▶ _JOB_
Everything from the line with "In the scene" to the end of the data should be restated word for word, and nothing before it.

▶ _INPUT_
▬▬▬▬▬▬▬▬▬▬

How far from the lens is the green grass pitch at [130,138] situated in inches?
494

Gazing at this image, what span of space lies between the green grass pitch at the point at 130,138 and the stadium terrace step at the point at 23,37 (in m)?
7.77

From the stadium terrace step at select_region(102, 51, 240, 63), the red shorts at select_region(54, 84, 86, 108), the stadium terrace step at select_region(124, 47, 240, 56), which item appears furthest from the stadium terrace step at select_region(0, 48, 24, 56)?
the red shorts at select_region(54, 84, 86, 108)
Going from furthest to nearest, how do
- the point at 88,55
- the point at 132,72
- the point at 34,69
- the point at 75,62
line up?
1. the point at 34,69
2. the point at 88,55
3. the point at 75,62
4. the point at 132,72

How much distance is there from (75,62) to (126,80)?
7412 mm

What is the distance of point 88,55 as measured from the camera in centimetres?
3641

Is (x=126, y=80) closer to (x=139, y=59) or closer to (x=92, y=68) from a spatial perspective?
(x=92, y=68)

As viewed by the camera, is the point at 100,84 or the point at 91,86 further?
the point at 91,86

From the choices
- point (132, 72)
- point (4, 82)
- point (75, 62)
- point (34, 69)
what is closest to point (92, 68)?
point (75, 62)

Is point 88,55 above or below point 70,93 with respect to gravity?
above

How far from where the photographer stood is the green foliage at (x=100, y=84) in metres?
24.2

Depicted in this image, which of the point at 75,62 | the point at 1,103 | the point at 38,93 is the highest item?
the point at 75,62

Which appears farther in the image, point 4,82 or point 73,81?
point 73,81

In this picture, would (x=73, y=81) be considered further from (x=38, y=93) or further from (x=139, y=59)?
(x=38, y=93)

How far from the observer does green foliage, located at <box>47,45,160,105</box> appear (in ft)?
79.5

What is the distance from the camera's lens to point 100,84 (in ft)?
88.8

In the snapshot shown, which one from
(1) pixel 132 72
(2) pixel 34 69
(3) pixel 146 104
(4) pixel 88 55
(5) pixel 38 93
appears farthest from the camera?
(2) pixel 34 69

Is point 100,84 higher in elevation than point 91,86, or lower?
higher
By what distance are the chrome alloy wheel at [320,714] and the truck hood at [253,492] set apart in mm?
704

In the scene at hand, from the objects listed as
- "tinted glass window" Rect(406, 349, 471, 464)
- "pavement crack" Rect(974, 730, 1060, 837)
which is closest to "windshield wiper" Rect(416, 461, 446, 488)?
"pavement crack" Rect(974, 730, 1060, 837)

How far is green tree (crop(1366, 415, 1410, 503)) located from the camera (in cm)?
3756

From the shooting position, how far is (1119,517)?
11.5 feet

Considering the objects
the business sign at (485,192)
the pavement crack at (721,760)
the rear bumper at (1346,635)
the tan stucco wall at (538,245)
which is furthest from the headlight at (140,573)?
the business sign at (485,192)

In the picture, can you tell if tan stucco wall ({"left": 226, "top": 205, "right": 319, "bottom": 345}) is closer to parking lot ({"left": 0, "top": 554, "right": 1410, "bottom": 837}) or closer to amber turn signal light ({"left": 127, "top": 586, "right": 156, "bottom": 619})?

▬▬▬▬▬▬▬▬▬▬

▶ _WRITTEN ANSWER_
In the scene at hand, from the objects listed as
- "tinted glass window" Rect(406, 349, 471, 464)
- "pavement crack" Rect(974, 730, 1060, 837)
which is closest to "windshield wiper" Rect(416, 461, 446, 488)?
"pavement crack" Rect(974, 730, 1060, 837)

How far is green tree (crop(1366, 415, 1410, 503)) located from the camera (in cm)?
3756

From the shooting position, how far is (1119,517)?
11.5 feet

Considering the objects
the business sign at (485,192)
the pavement crack at (721,760)
the rear bumper at (1346,635)
the tan stucco wall at (538,245)
which is furthest from the headlight at (140,573)?
the business sign at (485,192)

In the picture, can you tell if tan stucco wall ({"left": 226, "top": 205, "right": 319, "bottom": 345}) is closer to parking lot ({"left": 0, "top": 554, "right": 1410, "bottom": 837}) or closer to amber turn signal light ({"left": 127, "top": 586, "right": 156, "bottom": 619})?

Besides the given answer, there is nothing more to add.